From the line containing "Which is closest to (336,103) if we consider" down to the last line of the records below, copy every line exactly. Leave out everything before it.

Entries from a dataset
******

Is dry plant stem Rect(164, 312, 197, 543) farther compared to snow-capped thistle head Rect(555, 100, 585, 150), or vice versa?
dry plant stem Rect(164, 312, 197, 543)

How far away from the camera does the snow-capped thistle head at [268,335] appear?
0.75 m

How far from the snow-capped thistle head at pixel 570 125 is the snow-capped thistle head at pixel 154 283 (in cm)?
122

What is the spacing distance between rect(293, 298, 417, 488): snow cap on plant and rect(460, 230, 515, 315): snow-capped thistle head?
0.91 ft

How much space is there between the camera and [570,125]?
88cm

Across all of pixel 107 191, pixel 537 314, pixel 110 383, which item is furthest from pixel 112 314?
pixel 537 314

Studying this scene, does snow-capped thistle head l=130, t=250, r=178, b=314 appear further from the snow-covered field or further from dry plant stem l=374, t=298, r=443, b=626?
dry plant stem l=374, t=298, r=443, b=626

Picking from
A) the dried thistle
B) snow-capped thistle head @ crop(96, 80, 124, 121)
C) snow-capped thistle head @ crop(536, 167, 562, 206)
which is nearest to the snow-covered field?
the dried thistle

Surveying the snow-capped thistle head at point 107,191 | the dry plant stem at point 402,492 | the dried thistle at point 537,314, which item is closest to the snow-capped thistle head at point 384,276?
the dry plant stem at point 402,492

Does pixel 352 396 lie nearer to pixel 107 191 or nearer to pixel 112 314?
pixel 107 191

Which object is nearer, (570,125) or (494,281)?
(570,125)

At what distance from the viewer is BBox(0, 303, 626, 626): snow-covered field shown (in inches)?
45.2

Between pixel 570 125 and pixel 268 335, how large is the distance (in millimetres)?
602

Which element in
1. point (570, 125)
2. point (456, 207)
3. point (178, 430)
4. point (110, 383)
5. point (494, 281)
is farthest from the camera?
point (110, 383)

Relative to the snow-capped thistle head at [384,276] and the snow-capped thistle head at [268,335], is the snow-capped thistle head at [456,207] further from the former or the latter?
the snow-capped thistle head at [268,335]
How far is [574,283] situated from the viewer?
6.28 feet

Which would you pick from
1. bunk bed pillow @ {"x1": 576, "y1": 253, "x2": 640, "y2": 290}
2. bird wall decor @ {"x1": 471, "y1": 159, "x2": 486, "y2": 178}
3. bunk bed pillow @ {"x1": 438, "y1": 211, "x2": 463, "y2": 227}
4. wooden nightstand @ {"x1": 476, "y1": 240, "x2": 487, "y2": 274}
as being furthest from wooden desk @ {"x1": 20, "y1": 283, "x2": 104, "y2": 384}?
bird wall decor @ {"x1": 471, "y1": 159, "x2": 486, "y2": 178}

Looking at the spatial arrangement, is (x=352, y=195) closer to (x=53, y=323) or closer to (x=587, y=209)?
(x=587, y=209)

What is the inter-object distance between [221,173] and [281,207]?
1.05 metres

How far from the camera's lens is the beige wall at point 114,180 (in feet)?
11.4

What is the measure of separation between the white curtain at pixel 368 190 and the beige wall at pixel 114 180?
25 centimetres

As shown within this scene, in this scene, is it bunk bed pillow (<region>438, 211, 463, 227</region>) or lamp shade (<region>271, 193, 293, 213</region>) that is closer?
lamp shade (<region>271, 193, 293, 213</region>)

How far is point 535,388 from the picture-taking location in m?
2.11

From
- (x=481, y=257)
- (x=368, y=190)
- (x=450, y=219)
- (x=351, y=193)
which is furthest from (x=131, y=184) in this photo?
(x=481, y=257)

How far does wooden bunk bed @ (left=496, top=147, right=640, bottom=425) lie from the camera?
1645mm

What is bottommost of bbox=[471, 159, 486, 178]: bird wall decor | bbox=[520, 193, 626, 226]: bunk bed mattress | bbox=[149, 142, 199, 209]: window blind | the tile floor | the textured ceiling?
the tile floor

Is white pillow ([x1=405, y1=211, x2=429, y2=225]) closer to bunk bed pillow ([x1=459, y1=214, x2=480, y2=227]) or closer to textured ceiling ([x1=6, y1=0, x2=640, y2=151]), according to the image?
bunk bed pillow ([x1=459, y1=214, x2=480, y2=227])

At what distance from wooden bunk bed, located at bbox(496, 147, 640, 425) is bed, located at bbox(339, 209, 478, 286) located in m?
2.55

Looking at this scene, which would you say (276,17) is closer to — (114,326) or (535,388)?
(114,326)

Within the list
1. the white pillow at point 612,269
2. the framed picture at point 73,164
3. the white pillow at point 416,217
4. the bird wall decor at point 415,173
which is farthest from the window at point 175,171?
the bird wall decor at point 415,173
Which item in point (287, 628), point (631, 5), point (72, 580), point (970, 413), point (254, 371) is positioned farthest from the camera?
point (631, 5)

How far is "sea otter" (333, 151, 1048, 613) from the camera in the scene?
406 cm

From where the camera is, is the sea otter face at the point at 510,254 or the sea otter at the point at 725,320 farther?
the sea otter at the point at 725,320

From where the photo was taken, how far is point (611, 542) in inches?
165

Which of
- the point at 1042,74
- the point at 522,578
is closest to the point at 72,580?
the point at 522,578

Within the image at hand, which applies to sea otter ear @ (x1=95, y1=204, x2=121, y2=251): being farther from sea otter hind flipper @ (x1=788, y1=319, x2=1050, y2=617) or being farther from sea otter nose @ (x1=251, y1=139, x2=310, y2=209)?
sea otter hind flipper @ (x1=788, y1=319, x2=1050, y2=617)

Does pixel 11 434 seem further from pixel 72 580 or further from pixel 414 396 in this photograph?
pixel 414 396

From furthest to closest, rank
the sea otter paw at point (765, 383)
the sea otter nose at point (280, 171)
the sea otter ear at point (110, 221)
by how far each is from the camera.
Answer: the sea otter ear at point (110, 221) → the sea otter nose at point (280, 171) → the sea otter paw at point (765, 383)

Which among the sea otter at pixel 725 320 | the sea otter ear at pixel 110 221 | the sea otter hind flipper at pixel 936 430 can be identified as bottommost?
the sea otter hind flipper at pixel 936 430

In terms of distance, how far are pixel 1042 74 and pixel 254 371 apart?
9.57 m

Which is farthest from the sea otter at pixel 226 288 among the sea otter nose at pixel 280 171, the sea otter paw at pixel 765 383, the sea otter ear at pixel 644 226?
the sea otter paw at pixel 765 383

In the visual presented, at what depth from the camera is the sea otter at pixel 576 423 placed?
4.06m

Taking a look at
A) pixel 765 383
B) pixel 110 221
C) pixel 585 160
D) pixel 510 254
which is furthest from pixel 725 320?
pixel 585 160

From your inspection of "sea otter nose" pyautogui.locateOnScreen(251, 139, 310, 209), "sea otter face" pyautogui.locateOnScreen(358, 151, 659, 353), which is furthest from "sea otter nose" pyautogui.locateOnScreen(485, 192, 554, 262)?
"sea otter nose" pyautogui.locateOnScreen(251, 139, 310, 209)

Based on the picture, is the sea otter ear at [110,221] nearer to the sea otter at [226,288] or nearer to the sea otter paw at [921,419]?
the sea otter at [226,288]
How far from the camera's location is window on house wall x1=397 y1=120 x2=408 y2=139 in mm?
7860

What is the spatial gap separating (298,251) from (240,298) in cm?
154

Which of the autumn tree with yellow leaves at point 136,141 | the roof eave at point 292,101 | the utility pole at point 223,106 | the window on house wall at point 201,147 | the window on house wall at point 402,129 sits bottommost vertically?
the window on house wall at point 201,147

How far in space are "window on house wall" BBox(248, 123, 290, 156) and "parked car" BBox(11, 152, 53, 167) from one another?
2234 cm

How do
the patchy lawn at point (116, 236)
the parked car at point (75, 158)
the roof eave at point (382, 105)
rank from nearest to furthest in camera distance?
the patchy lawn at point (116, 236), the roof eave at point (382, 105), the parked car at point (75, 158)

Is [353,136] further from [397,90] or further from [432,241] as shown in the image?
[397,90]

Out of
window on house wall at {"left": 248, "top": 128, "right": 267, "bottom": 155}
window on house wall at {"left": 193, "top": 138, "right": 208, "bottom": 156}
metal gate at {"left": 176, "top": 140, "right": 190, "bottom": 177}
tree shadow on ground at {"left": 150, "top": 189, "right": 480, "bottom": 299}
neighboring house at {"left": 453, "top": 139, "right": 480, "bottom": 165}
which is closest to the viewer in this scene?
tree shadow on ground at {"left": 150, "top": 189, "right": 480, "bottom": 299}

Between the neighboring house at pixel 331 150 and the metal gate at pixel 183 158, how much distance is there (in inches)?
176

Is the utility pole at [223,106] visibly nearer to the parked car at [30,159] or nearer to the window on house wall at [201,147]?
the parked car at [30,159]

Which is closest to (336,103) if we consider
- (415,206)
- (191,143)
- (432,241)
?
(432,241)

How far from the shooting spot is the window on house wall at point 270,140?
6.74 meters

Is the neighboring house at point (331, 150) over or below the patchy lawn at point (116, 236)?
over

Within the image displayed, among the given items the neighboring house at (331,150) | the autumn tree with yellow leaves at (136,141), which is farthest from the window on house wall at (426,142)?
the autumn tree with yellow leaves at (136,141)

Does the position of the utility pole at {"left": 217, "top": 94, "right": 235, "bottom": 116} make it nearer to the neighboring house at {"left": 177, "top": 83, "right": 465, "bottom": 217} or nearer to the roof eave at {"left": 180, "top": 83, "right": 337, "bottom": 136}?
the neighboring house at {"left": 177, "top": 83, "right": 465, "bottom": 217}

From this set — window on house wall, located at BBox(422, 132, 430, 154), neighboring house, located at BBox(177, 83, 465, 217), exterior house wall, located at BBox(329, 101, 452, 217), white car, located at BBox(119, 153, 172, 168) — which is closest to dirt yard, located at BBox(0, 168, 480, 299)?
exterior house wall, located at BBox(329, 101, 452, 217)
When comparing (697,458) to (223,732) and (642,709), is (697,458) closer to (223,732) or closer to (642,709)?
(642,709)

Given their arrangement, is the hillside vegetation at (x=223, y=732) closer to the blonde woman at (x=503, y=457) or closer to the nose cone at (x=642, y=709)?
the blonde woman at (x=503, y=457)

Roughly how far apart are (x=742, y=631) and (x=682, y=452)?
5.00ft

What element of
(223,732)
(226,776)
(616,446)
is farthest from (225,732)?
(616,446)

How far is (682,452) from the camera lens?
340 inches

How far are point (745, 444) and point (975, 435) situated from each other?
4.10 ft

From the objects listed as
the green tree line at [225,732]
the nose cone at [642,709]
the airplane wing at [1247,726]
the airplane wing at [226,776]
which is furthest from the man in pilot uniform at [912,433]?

******

## RESULT
Which is closest to (336,103) if we consider
- (415,206)
- (191,143)
- (432,241)
?
(432,241)

How far from the shooting spot is the window on house wall at point 270,140?
6.74 meters

Is the neighboring house at point (331, 150) over or below the patchy lawn at point (116, 236)?
over

Within the image displayed, among the given items the neighboring house at (331,150) | the autumn tree with yellow leaves at (136,141), which is farthest from the window on house wall at (426,142)?
the autumn tree with yellow leaves at (136,141)

Does the position of the utility pole at {"left": 217, "top": 94, "right": 235, "bottom": 116} make it nearer to the neighboring house at {"left": 177, "top": 83, "right": 465, "bottom": 217} or nearer to the roof eave at {"left": 180, "top": 83, "right": 337, "bottom": 136}?
the neighboring house at {"left": 177, "top": 83, "right": 465, "bottom": 217}

From this set — window on house wall, located at BBox(422, 132, 430, 154), neighboring house, located at BBox(177, 83, 465, 217), exterior house wall, located at BBox(329, 101, 452, 217), white car, located at BBox(119, 153, 172, 168) — which is closest to dirt yard, located at BBox(0, 168, 480, 299)?
exterior house wall, located at BBox(329, 101, 452, 217)
When comparing (697,458) to (223,732) and (642,709), is (697,458) closer to (223,732) or closer to (642,709)?
(642,709)

Given their arrangement, is the hillside vegetation at (x=223, y=732) closer to the blonde woman at (x=503, y=457) or closer to the nose cone at (x=642, y=709)?
the blonde woman at (x=503, y=457)

Roughly how far apart are (x=742, y=631) and (x=682, y=452)?
5.00ft

What element of
(223,732)
(226,776)
(616,446)
is farthest from (225,732)?
(616,446)

How far is (682,452) from the camera lens?
340 inches

How far are point (745, 444) and point (975, 435) situated from each other?
4.10 ft

From the objects listed as
the green tree line at [225,732]
the nose cone at [642,709]
the airplane wing at [1247,726]
the airplane wing at [226,776]
which is furthest from the man in pilot uniform at [912,433]?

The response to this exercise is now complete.